Axial stress and strain; torsion; stresses in beams; elastic curves and deflection of beams; combined stress; columns. E MCH 213 E MCH 213 Strength of Materials (3) In this elementary course on the strength of materials the response of some simple structural components is analyzed in a consistent manner using i) equilibrium equations, ii) material law equations, and iii) the geometry of deformation. The components analyzed include rods subjected to axial loading, shafts loaded in torsion, slender beams in bending, thin-walled pressure vessels, slender columns susceptible to buckling, as well as some more complex structures and loads where stress transformations are used to determine principal stresses and the maximum shear stress. The free body diagram is indispensable in each of these applications for relating the applied loads to the internal forces and moments and plotting internal force diagrams. Material behavior is restricted to be that of materials in the linear elastic range. A description of the geometry of deformation is necessary to determine internal forces and moments in statically indeterminate problems. The underlying mathematics are boundary value problems where governing differential equations are solved subject to known boundary conditions.
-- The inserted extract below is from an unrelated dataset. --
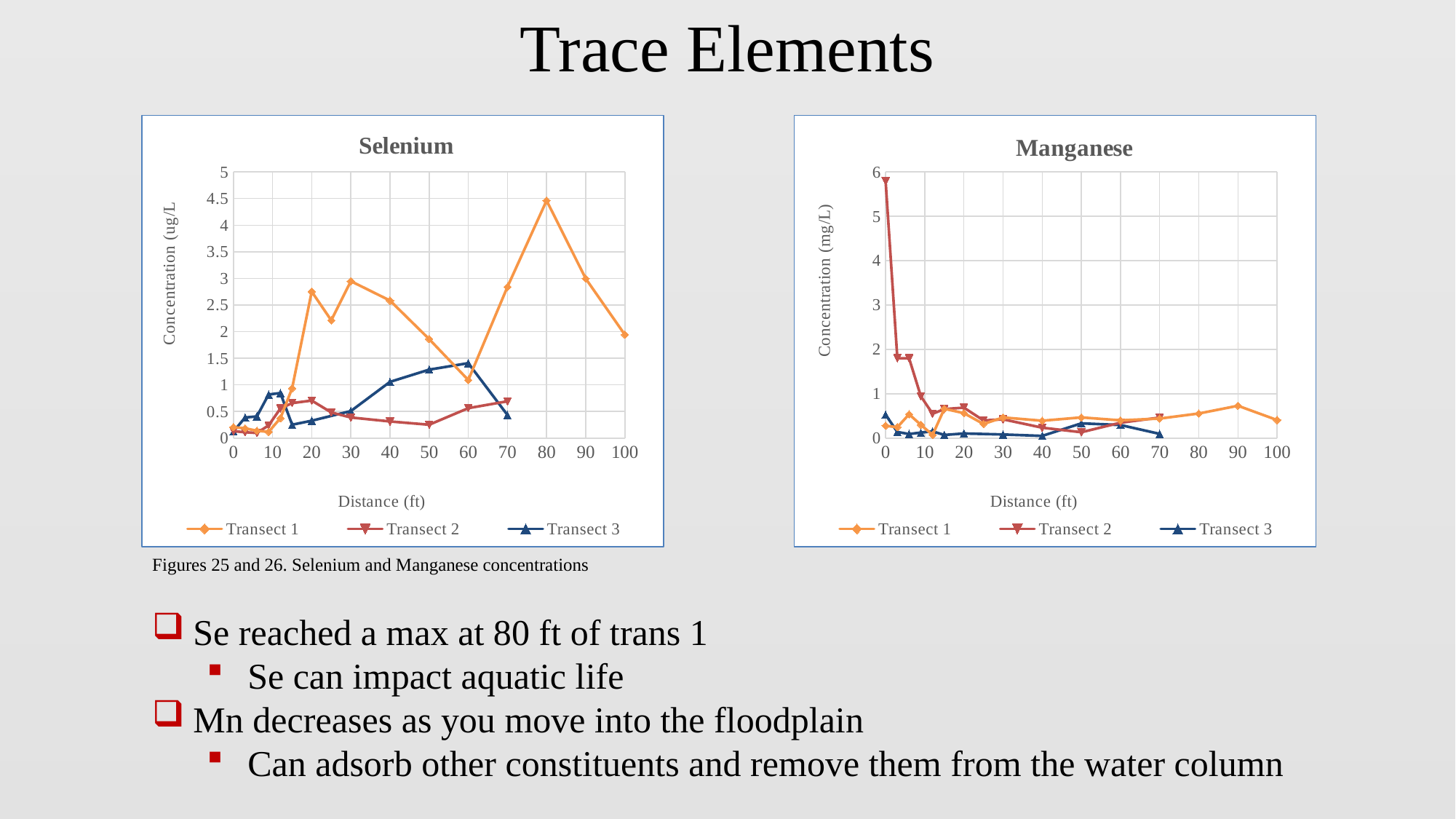
In the Manganese chart, is the value for Transect 2 at 0 ft greater or less than 5? greater What is the x-axis label of the Selenium chart? Distance (ft) How many series does the legend of the Manganese chart list? 3 In the Manganese chart, which series has the highest value at 0 ft? Transect 2 In the Selenium chart, at which distance does Transect 1 reach its highest value? 80 What is the y-axis label of the Manganese chart? Concentration (mg/L) In the Selenium chart, is the value for Transect 2 at 50 ft greater or less than 0.5? less In the Selenium chart, is the value for Transect 1 at 80 ft greater or less than 4? greater In the Manganese chart, does Transect 2 rise or fall between 0 ft and 10 ft? fall What kind of chart is the Selenium chart? line chart In the Selenium chart, which series has the larger value at 30 ft, Transect 1 or Transect 2? Transect 1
Students will be able to:a) Identify kinematic modes of deformation (axial, bending, torsional, buckling and two dimensional) and associated stress states on infinitesimal elements and sketch stress distribution over cross sections b) Analyze determinate and indeterminate problems to determine fundamental stress states associated with kinematic modes of deformation c) Apply strength of materials equations (and formulas) to the solution of engineering and design problems d) Recognize and extract fundamental modes in combined loading and do the appropriate stress analysis e) Extract material properties (modulus of elasticity, yield stress, Poisson's ratio) from data and apply these in the solution of problems f) Calculate the geometric properties (moments of inertia, centroids, etc) of structural elements and apply these in the solution of problems.which will enable them to solve real engineering problems.